For non-stick pans I'm (well, my wife is, mostly) currently using these Zwilling Madura Plus pans; they have a PFOA-free Duraslide granite non-stick coating, and I don't know what any of that means, but it works well!

I don't sense that these are super durable, but boy are they ever NON stick. They have some high-sided pans as well (I think we have the 9.5" and 11" high-sided pans) which are good for stir-fryish Asian-type cooking.

The prices bounce around, but I know we got a deal on Amazon.

I love my All-Clad (is it really 20 years old?), but I've glued my share of eggs to its surface.

Anyway, one great thing about All-Clad is that you're not going to be using the same pan for five years, so it's an endless quest. One of these days I'll find a non-stick ceramic coating with really works (I've tried a few).

Oh, Zwilling link (but buy elsewhere, probably): https://www.zwilling.com/us/zwilling/cookware/madura-plus/

DH


----------



## David J. Cooper (Apr 26, 2010)

It’s All Clad for me. I still have 3 pieces of the original anodized aluminum pans. I have 10 or so other pieces. My advice is to save money and get the dt3 instead of the dt5 . I also like the new low price black anodized fry pan with non stick coating. I always place towels inside non stick pans to prolong their existence.

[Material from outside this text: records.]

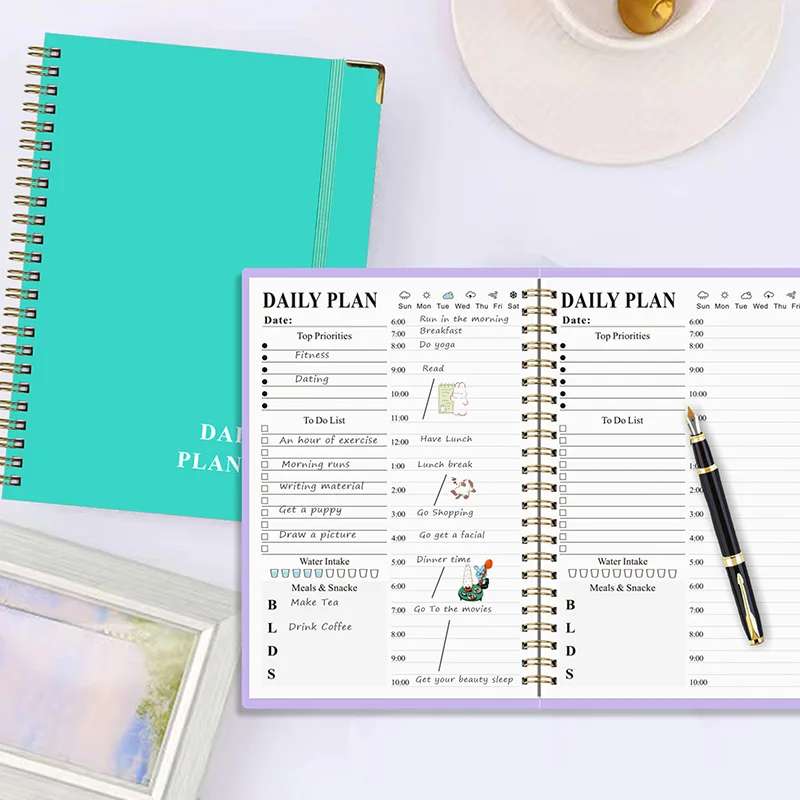 LCC646 Customizable Logo Spiral Notebook Printing A5 Diary Notebook Promotion Gift Custom Leather Cover Journal Coil Notebook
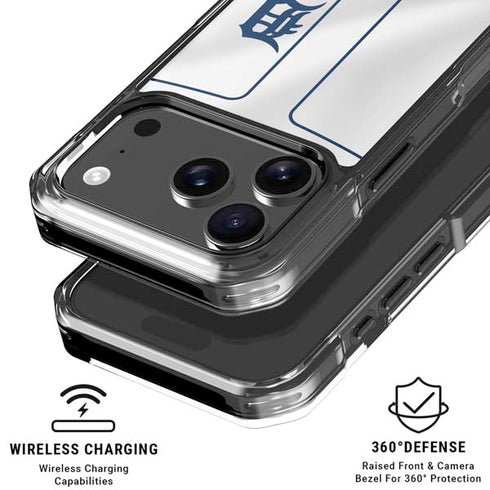 MLB Detroit Tigers Home Jersey iPhone 18 Pro Clear Case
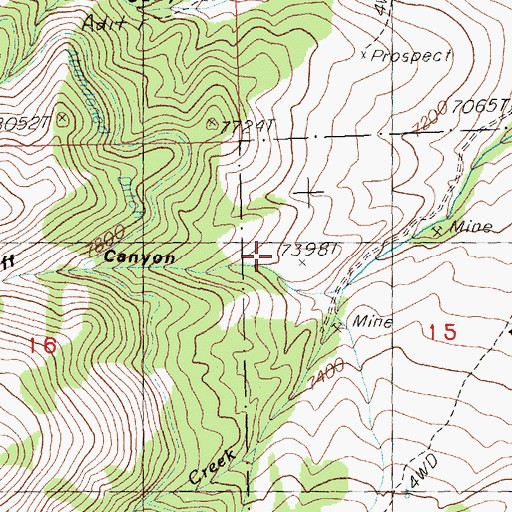 Topographic Map of Osceola Mining District, NV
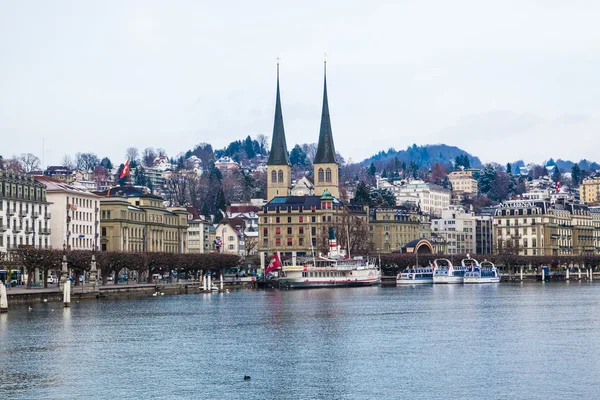 Városkép Lucerne, Svájc. — Stock Fotó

I also have Le Cruset and Staub Dutch ovens and some Lodge cast iron. Almost everything gets used fairly regularly. When we travel by car I always bring cookware with me. I am a sick man.


----------



## Oldsarge (Feb 20, 2011)

I think we're talking about different All-Clads. Mine is the Copper Core stainless 10" skillet. Non-stick it ain't but easy to clean? Man. And the way it caramelizes onions must be seen to be believed.


----------



## David J. Cooper (Apr 26, 2010)

Over the last 30 or so years All Clad has had many different metal sandwiches. The copper core is maybe the best. It’s one I don’t have.
Most of mine are stainless steel with aluminum cores. The dt5s I own are 5 layers of different alloys.


----------



## eagle2250 (Mar 24, 2006)

It has been said that the "old ways" are frequently the best ways and my memories of growing up in my mom's kitchen seem to support that perspective. As I recall she used several (two or three) cast iron skillets and a cast iron pot that I suppose today would be called a Dutch Oven. I watched her prepare a whole lot of breakfasts in those cast iron skillets, bacon and eggs cooked in the bacon grease, and I cannot recall ever seeing an egg stick in those cast iron skillets. I've been told it's all about the seasoning, but truth be known, I've destroyed many eggs cooking them in my cast iron skillets. However, the enameled interior surfaces of our Le Crueset cookware doesn't incite as much sticking. I wish I had been smart enough to hang on to my mom's pans!


----------



## Oldsarge (Feb 20, 2011)

There is a great deal to be said in favor of cast iron. I have a collection, both plain and enameled. In fact, I may so many that they outweigh me!


----------